Remember Motorola? Once a serious competitor within the mobile phone industry, the company fell behind in the development of touch-based smartphones, allowing manufactures like Apple and Samsung to take the lead. Still, the technical expertise and communication background of Motorola was enough for Google to pay 8.8 billion Euros for it at the end of 2011, buying the whole mobile business area of the company.
However, instead of releasing new Motorola devices, Google chose to remain quiet about this new business acquisition. Instead, Google have since released devices manufactured by external companies such as Samsung (Nexus 10), Asus (Nexus 7) or LG (Nexus 4). Until now. After months of speculation, concrete information has reached the (tech) press about Google’s new smartphone, the Moto X.
The question remains though why has Google bought Motorola for such a high price instead of continuing to use their external manufacturers? The answer comes alongside a new feature which will come with the Moto X: always-on voice and sound recognition with the full support of Google Now (a service we mentioned earlier this year [see article]). Always-on is a technology which Google is fiercely protecting from other mobile competitors and it will be first seen with this Google-made Motorola phone. Since voice recognition itself is nothing new – it is constantly improved and used for apps like Siri (Apple), S Voice (Samsung) or Google (Google Now) – the biggest difference is that this technology will be constantly activated & available on the Moto X. This evolution makes sense for Google as their long term goal appears to be replacing touch controls with voice control.
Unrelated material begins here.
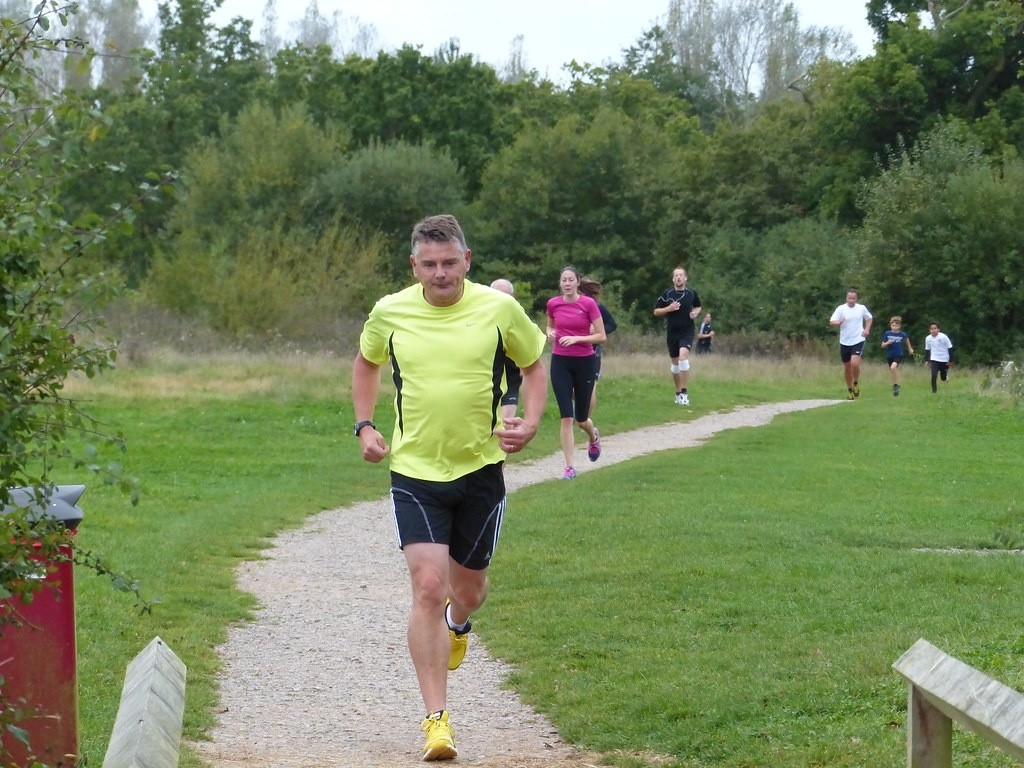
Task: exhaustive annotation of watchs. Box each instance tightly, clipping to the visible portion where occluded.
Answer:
[354,421,376,437]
Simply said, the Moto X microphone will be constantly turned on and listening to its surroundings. Whether this feature could be deactivated has not yet been confirmed nor denied. However, as more and more people use multiple devices often at the same time; watching TV while browsing the web with the tablet and texting via smartphone, this control mechanism could completely change the interaction between devices. For example; whilst one writes an email to their friends to plan an event, they can simultaneously ask the Moto X out-loud what the weather will be like and receive an answer immediately. How far the technology goes and if users will accept an artificial conversation partner will be found out sooner rather than later, as the Moto X could be released as early as August 2013.
Nevertheless, Google is not the only company who wants to find out more about their users behavior by listening or watching. With the new Xbox One from Microsoft recently announced, the Kinect device of the console will constantly watch and listen to its surroundings. At the official announcement event Microsoft almost completely controlled the console via voice, though instant voice control may hide hidden costs. For instance, Microsoft has reportedly filed a patent which allows them to charge more money for a movie if more than one person is watching the movie.
On a final note, it will be interesting to see how external companies can benefit from this technology. For example, search engine marketing is good way to create awareness for products and services, but if users access a search request only via voice without looking at a screen, traditional PPC or SEO advertising will immediately become less effective or even obsolete. However, with Google making so much money from advertisers, they will no doubt roll out new advertising methods if voice recognition prevails.